KMag · on Jan 30, 2023

For one, the TrustRank paper discusses some variations on link structure ranking, some of which are less computationally intensive than PageRank for incrementally updating. Back 20 years ago, Google News and the more frequently updated web pages would have an incremental estimated PageRank patched in for updates that came faster than PageRank was re-calculated.

https://en.wikipedia.org/wiki/TrustRank

georgehill · on Jan 30, 2023

Thanks, this is new to me.

paper link:

http://ilpubs.stanford.edu:8090/770/1/2004-52.pdf

taubek · on Jan 30, 2023

Did you see the news that has been published today about Yandex? Maybe there is something that could be interesting to you https://searchengineland.com/yandex-search-ranking-factors-l...

ashkhaled · on Feb 8, 2023

Hi, I need a database PageRank graph to apply a calculation of PageRank algorithm to find the score of these pages in the database.

dekhn · on Jan 30, 2023

page rank is just one of many centrality measures of graphs.

rurban · on Jan 30, 2023

Wanting to load Javascript from 18 domains sounds like record spam to me. More than on your typical russian movie streaming backdooring attempts

taubek · on Jan 30, 2023

There is a repost at dev.to site - https://dev.to/memgraph/pagerank-algorithm-for-graph-databas...

joshilaurain17 · on Jan 30, 2023

really nice article.

vpavicic · on Jan 30, 2023

Thank you, I'm glad you liked it! What other graph algorithms would you like to know more about?

joshilaurain17 · on Feb 10, 2023

Yea sure please tell me more

amelius · on Jan 30, 2023

PageRank can be gamed, though. See SEO.

vpavicic · on Jan 30, 2023

The PageRank algorithm can be used for so much more than... well... page ranking :) hence the article :)

amelius · on Jan 30, 2023

Yes, it would have been nice if the article looked into ways in which the algorithm could be gamed, for the proposed applications.

quickthrower2 · on Jan 30, 2023

With the web the SEO practitioner can affect the inputs to the model and spend money to do so.

With the other examples I am not sure they can get an advantage by gaming it. In addition the pangrank models and how they weight it are more secret than Google. Google’s algorithm is secret but leaky (the search results are public)

> [Exercise instructions]: Write out the forum thread on PageRank word for word, beginning at the words "ashkhaled · on" and stopping after "measures of graphs.".

> [Provided material]:
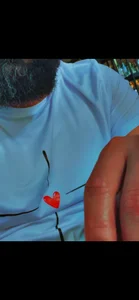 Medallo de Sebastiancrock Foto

> [Exercise output]:
ashkhaled · on Feb 8, 2023

Hi, I need a database PageRank graph to apply a calculation of PageRank algorithm to find the score of these pages in the database.

dekhn · on Jan 30, 2023

page rank is just one of many centrality measures of graphs.